Exercise material -
——
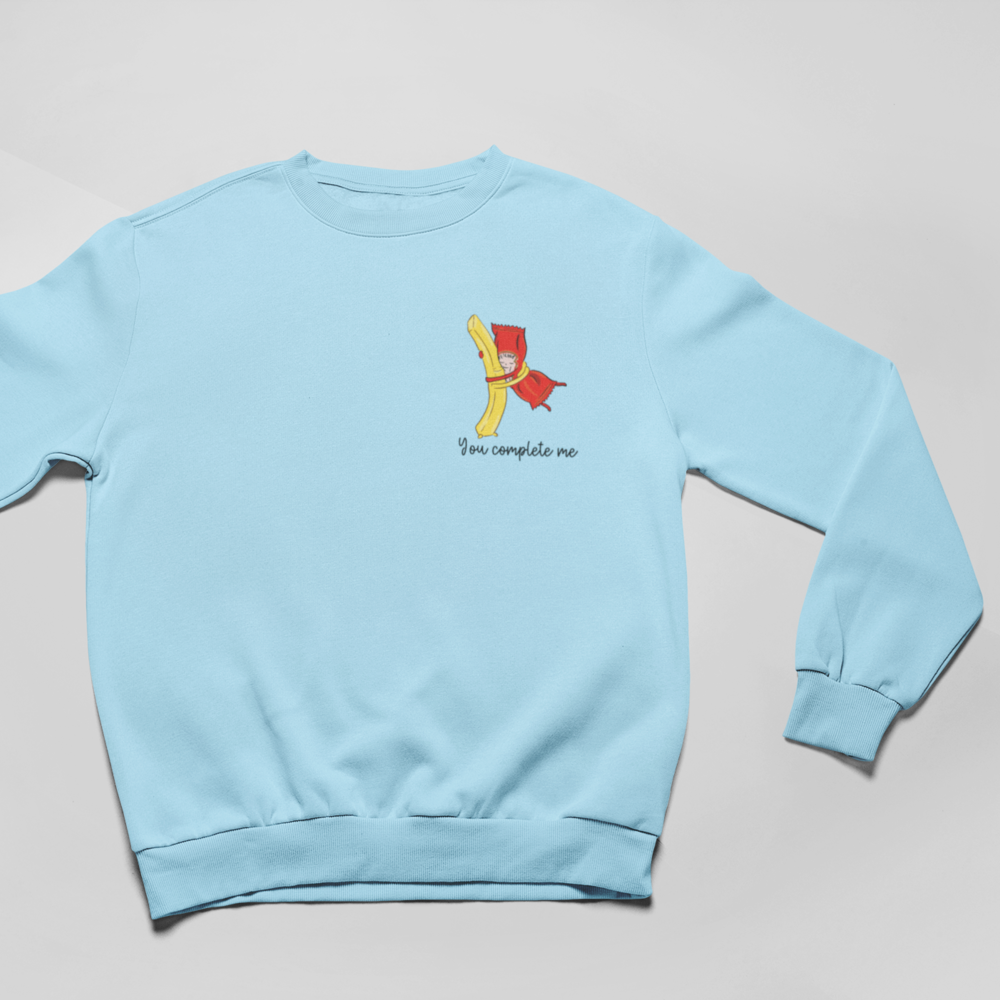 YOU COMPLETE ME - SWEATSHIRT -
——
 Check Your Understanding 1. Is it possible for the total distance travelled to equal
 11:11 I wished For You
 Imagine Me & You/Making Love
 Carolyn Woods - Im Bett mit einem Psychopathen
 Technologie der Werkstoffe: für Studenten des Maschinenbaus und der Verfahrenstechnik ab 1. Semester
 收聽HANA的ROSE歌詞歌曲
——
Aim of the exercise - All that belongs in your answer is the stretch of entries above from the line with "Technologie der Werkstoffe: für" through the line with "收聽HANA的ROSE歌詞歌曲", printed exactly.

Answer for the task -
 Technologie der Werkstoffe: für Studenten des Maschinenbaus und der Verfahrenstechnik ab 1. Semester
 收聽HANA的ROSE歌詞歌曲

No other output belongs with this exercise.